§ Work item
The entries are to be repeated verbatim, with nothing left out.

++++ Provided material ++++

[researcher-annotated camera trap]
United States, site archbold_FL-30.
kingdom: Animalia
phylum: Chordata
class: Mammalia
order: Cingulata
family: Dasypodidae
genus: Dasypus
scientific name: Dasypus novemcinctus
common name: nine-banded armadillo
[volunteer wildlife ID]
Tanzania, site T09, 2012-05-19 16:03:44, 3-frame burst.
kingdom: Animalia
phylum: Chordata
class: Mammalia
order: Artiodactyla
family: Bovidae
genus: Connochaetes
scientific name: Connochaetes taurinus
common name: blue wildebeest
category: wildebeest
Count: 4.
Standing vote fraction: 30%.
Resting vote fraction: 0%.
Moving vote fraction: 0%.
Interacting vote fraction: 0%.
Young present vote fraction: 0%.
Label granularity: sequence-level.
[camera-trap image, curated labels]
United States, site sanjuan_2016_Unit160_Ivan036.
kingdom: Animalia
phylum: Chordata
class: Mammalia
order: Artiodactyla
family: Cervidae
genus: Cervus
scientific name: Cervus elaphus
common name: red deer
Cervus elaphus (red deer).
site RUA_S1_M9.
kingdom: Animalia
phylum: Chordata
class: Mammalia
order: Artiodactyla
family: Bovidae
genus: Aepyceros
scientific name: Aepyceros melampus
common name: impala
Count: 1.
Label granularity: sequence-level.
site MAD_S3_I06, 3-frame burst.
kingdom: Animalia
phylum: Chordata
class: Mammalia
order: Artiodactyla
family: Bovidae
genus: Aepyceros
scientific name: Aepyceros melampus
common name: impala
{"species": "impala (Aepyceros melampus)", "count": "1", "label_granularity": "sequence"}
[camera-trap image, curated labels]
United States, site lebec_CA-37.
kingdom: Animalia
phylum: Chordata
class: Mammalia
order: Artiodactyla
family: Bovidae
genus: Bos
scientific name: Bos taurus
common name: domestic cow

++++

§ Solution for this task
[researcher-annotated camera trap]
United States, site archbold_FL-30.
kingdom: Animalia
phylum: Chordata
class: Mammalia
order: Cingulata
family: Dasypodidae
genus: Dasypus
scientific name: Dasypus novemcinctus
common name: nine-banded armadillo
[volunteer wildlife ID]
Tanzania, site T09, 2012-05-19 16:03:44, 3-frame burst.
kingdom: Animalia
phylum: Chordata
class: Mammalia
order: Artiodactyla
family: Bovidae
genus: Connochaetes
scientific name: Connochaetes taurinus
common name: blue wildebeest
category: wildebeest
Count: 4.
Standing vote fraction: 30%.
Resting vote fraction: 0%.
Moving vote fraction: 0%.
Interacting vote fraction: 0%.
Young present vote fraction: 0%.
Label granularity: sequence-level.
[camera-trap image, curated labels]
United States, site sanjuan_2016_Unit160_Ivan036.
kingdom: Animalia
phylum: Chordata
class: Mammalia
order: Artiodactyla
family: Cervidae
genus: Cervus
scientific name: Cervus elaphus
common name: red deer
Cervus elaphus (red deer).
site RUA_S1_M9.
kingdom: Animalia
phylum: Chordata
class: Mammalia
order: Artiodactyla
family: Bovidae
genus: Aepyceros
scientific name: Aepyceros melampus
common name: impala
Count: 1.
Label granularity: sequence-level.
site MAD_S3_I06, 3-frame burst.
kingdom: Animalia
phylum: Chordata
class: Mammalia
order: Artiodactyla
family: Bovidae
genus: Aepyceros
scientific name: Aepyceros melampus
common name: impala
{"species": "impala (Aepyceros melampus)", "count": "1", "label_granularity": "sequence"}
[camera-trap image, curated labels]
United States, site lebec_CA-37.
kingdom: Animalia
phylum: Chordata
class: Mammalia
order: Artiodactyla
family: Bovidae
genus: Bos
scientific name: Bos taurus
common name: domestic cow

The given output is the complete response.